Russian Progress spacecraft are disposable robotic capsules and are considered a kind of “pack horses” among vehicles used to supply the ISS. With a positive history behind, these vehicles have been used to deliver supplies and materials to the orbital outpost since 2000, when the first human crew arrived at the ISS. In August 2011, a failure during the launch led to the collapse of Progress 44.

Progress vehicles are equipped with an automatic navigation system, called Kurs, which enables automatic connection to the ISS. A secondary backup system, called Telerobotically Operated Rendezvous Unit, allows astronauts aboarded on the ISS to remotely control the spacecraft if problems arise with the system Kurs.

The Progress spacecrafts have an appearance similar to the Soyuz space capsules, composed of three modules, used to transport crews to and from the ISS. Instead of a capsule for human crew, Progress vehicles include a module filled with fuel that is used by the ISS to properly stay on the right orbit.

These vehicles are part of a Russian fleet of robotic spacecrafts which regularly deliver materials to the ISS. Automated vehicles made in Japan and Europe are also used to supply the Space Station missions, as well as commercial vehicles built by SpaceX and Orbital Sciences Corp., performing missions for NASA.

The latest mission to power the ISS was carried out by the Dragon capsule, belonging to the US company SpaceX. It was launched on April 14 and has connected to the ISS on April 17.

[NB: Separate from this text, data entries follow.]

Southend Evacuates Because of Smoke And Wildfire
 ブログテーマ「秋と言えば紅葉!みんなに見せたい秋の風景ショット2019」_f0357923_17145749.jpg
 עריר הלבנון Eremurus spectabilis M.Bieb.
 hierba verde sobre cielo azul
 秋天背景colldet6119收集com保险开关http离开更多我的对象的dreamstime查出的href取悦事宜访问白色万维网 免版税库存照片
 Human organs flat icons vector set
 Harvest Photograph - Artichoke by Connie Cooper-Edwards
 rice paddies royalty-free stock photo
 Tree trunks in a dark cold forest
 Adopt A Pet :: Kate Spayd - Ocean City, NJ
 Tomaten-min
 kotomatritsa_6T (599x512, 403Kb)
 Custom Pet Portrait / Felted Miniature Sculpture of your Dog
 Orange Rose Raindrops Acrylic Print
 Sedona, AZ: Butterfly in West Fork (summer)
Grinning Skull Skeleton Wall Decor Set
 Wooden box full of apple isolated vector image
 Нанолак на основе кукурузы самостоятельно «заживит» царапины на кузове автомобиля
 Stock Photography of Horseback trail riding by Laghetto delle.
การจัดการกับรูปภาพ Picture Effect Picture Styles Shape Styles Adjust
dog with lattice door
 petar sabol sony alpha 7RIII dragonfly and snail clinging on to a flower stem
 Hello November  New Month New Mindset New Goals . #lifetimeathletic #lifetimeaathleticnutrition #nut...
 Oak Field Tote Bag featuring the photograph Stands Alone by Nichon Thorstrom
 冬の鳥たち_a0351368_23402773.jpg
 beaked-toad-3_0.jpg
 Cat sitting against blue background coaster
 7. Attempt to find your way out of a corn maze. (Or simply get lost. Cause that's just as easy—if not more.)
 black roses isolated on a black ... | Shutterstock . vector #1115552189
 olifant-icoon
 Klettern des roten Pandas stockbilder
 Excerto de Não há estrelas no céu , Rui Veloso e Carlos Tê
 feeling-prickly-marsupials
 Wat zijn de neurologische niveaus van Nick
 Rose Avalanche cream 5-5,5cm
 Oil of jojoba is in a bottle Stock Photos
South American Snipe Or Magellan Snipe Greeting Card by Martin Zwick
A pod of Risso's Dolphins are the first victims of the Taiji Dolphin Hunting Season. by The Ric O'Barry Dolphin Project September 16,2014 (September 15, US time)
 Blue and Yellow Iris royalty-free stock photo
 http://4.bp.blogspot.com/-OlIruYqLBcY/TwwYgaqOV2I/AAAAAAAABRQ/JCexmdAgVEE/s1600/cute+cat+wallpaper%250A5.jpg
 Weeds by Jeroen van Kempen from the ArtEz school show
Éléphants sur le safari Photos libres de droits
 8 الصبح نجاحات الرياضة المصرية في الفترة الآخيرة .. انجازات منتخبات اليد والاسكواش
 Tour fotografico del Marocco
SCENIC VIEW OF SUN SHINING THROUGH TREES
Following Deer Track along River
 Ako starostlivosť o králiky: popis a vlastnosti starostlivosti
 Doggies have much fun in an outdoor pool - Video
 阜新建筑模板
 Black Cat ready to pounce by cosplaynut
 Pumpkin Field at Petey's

ISS is a space project worth 100 billion dollars, funded mainly by the United States and 16 other countries whose financial contributions are lower. The station is continuously occupied since November 2000 by joint teams.

ISS is located on Earth’s orbit at an altitude of 400 kilometers, making a complete revolution around the Earth every 90 minutes, with average speed of 28.000 km/h. Weighing over 408 tons, ISS offers a living area equivalent to that of a Boeing 747.